The ancient Greeks and Romans painted their statues in vivid colours to make them appear more lifelike.
The idea that ancient statues – especially Greek or Roman ones – were white has held great influence over the modern world and its own monumental aesthetic. However, we know that ancient statues were commonly painted, and painted in very bright, striking colours. Not only can we see this in small pigment residue on some statues, but also more blatantly on statues which still contain painted sections, offering a very vivid and detailed finish to an otherwise bland statue.
Aside from the plethora of physical evidence that is available, we also know they were painted because our written sources tell us that they were. In Plato’s Republic (4.420c), Socrates uses an analogy of a painted statue:
It is as if we were coloring a statue and someone approached and censured us, saying that we did not apply the most beautiful pigments to the most beautiful parts of the image, since the eyes, which are the most beautiful part, have not been painted with purple but with black.

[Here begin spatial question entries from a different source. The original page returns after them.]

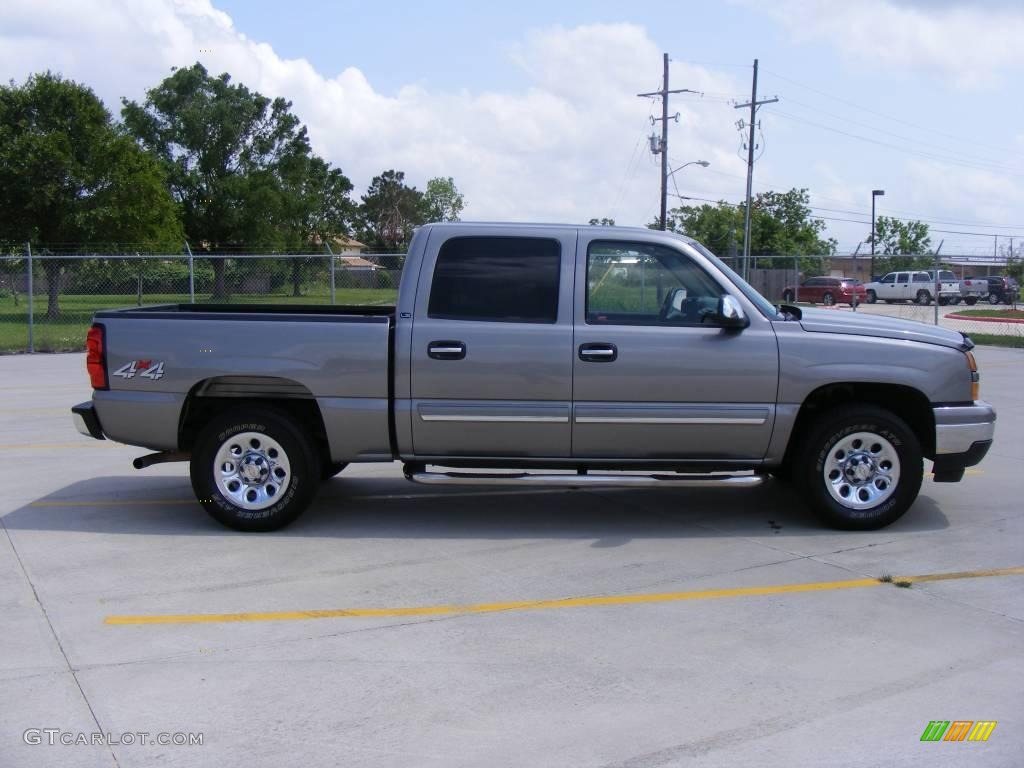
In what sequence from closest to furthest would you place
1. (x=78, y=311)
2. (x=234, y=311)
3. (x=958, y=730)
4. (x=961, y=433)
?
(x=958, y=730), (x=961, y=433), (x=234, y=311), (x=78, y=311)

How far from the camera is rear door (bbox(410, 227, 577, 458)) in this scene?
6.76 m

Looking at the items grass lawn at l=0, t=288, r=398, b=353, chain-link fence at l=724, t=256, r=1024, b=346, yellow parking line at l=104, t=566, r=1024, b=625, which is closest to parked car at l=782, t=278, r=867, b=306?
chain-link fence at l=724, t=256, r=1024, b=346

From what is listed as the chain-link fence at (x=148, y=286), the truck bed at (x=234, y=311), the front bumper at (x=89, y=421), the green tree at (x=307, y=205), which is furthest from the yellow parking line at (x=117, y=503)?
the green tree at (x=307, y=205)

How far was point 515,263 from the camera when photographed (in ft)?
22.9

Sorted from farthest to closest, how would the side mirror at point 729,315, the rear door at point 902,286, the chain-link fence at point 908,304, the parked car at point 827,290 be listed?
the rear door at point 902,286
the parked car at point 827,290
the chain-link fence at point 908,304
the side mirror at point 729,315

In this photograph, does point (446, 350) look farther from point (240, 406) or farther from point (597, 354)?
point (240, 406)

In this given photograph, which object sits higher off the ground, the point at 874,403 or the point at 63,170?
the point at 63,170

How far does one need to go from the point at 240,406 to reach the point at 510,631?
9.12ft

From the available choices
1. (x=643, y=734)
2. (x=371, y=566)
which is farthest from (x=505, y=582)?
(x=643, y=734)

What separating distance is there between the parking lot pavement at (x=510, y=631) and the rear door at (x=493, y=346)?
2.34ft

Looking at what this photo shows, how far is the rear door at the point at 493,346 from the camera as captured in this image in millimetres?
6758

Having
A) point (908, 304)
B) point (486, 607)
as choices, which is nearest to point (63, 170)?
point (486, 607)

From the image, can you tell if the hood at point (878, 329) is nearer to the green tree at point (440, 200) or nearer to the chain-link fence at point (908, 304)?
the chain-link fence at point (908, 304)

Notice that the fictional complaint is not that the statue is being painted, but that the colour black is deemed inappropriate for the eyes. Outside of the world of philosophy and analogy, Pausanias describes at least two statues as being painted. The first was in the Achaian town of Phelloe, a statue dedicated at the sanctuary of Dionysus that was painted with vermillion, so a very bright red (Paus. 7.26.11). The second is another statue to Dionysus, found in the Arcadian town of Phigalia (8.39.6):
A temple also of Dionysus is here, who by the inhabitants is surnamed Acratophorus, but the lower part of the image cannot be seen for laurel-leaves and ivy. As much of it as can be seen is painted (…) with cinnabar to shine.
Once again, the striking colour of red is described, with the artist using cinnabar to achieve it. And it wasn’t just the ancient Greeks and Romans who painted their statues: all ancient peoples appear to have preferred their art rich in colour. A good example is the Great Sphinx, perhaps the first monumental sculpture in history, which served as the guardian of the pyramids in Egypt’s Giza Plateau. Research has shown the head of the statue was originally painted, and the rest of this statue may have been decorated, too.
While the myth that ancient statues were devoid of colour has a long tradition, it is false. Ancient statues were predominantly painted, and brightly so!
- Mark B. Abbe, “Polychromy of Roman Marble Sculpture”, Metropolitan Museum of Art (2007).
- Sarah E. Bond, “Why we need to start seeing the Classical world in color”, Hyperallergic.com (2017).
- Vinzenz Brinkmann et al. (eds.), Gods in Color: Polychromy in the Ancient World (2017).
- Roberta Panzanelli with Eike D. Schmidt and Kenneth Lapatin (eds), The Color of Life: Polychromy in Sculpture from Antiquity to the Present (2008).
- Gisela M.A. Richter and Lindsley F. Hall, “Polychromy in Greek sculpture”, The Metropolitan Museum of Art Bulletin New Series 2.8 (1944), pp. 233-240.
- Hourig Sourouzian, “Old Kingdom sculpture”, in: Alan B. Lloyd (ed.), Companion to Ancient Egypt, vol. 2 (2010), pp. 853-881.